Vancouver often tops or ranks high on lists of the world's most liveable cities but residents are looking dubiously at its latest distinction: the most expensive city in North America.

According to the Economist Intelligence Unit, it now costs more to live in the city on the edge of the rainforest than in New York.

Vancouver is still far from the most expensive city in the world. That honour belongs to Zurich, Switzerland, which displaced the previous No. 1, Tokyo, in the 2012 Worldwide Cost of Living survey.

Vancouver ranked 37th in the world among 131 cities surveyed to produce a cost-of-living index using the weighted average prices of 160 goods and services. It was 72nd last year.

The Big Apple, which was seventh in 2001, was ranked 47th in the latest survey, while Los Angeles was North America's second most-expensive city.

"It seems that being one of the world's most liveable cities comes with a cost," the Economist Intelligence Unit said in news release, according to the Vancouver Sun.

A weak U.S. dollar and modest inflation have pushed down the relative cost of living in major American cities.

"Now, Canadian and Brazilian cities are costlier than U.S. cities," the Economist release said.

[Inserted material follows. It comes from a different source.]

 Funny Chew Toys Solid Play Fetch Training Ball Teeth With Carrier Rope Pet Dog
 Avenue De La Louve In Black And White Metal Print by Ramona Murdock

"How can it be possible that Vancouver is more expensive than a city like New York?" Vancouver Sun columnist Barbara Yaffe asks in a blog post.

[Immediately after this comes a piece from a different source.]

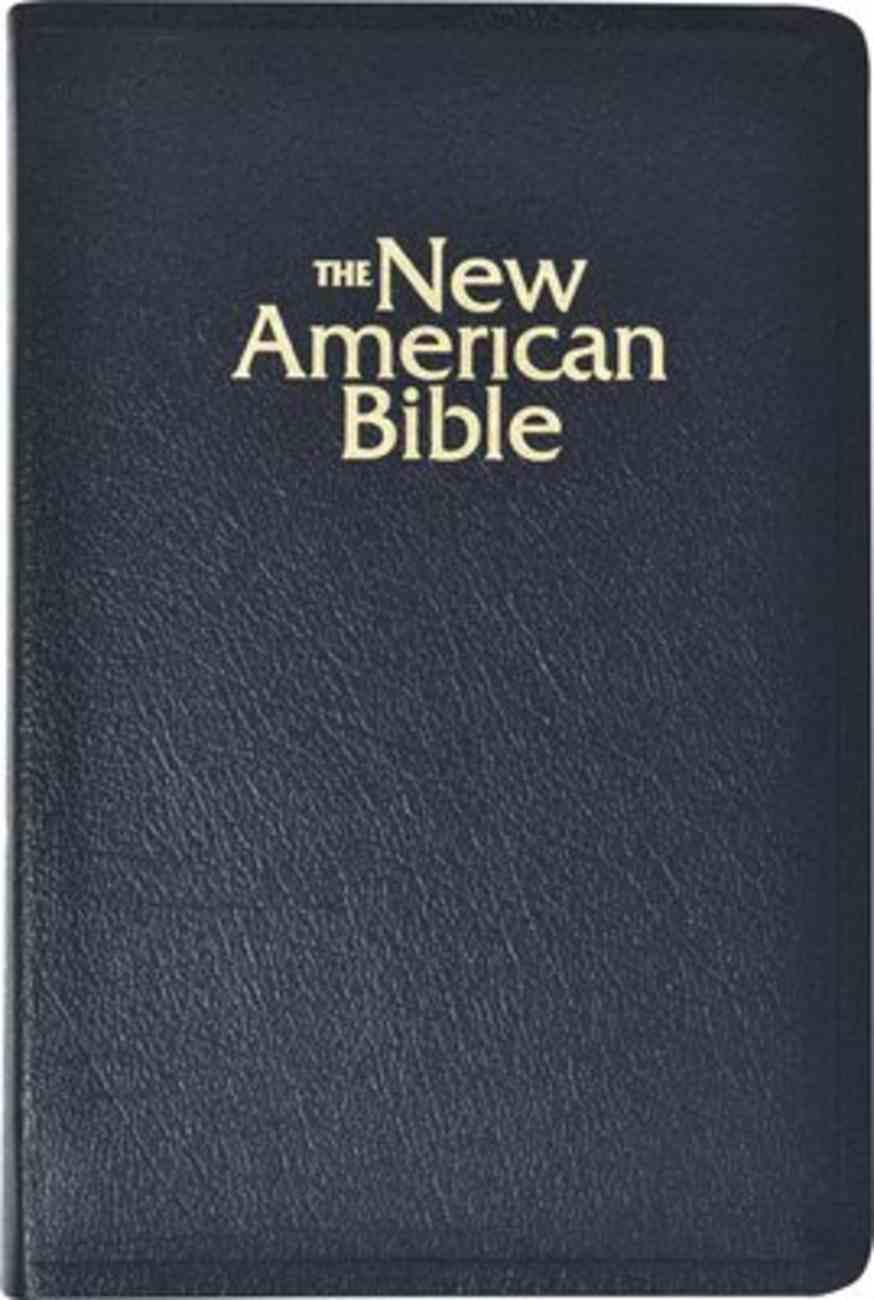 Nab Deluxe Catholic Gift Bible Black Bonded Leather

"Well, it's worth remembering that New York City is more than just Manhattan, which would bring costs down. Also that Canadian goods generally have been found to be about 20 per cent more expensive than U.S. goods due to higher transportation costs in Canada and economies of scale to be found in the U.S."

And then there are Vancouver's "wacko" housing costs, which along with rising costs in other major Canadian cities such as Toronto and Calgary, should give politician pause, says Yaffe.

"It is incumbent upon them to keep affordability in mind when crafting their policies. Because the cost of living clearly is becoming an increasingly pressing matter for those living in Canada's three largest cities," she writes.

A Royal LePage survey last October reported the average price of a detached bungalow in Vancouver roe 17 per cent to $1.02 million in the third quarter of last year, Global BC TV reported.

The average-priced home in Vancouver now is 11.2 times the average family income, a figure many economists consider unsustainable, Global noted. The city is developing ways to make home-ownership more affordable, including increased density and the use of small, lane-way homes.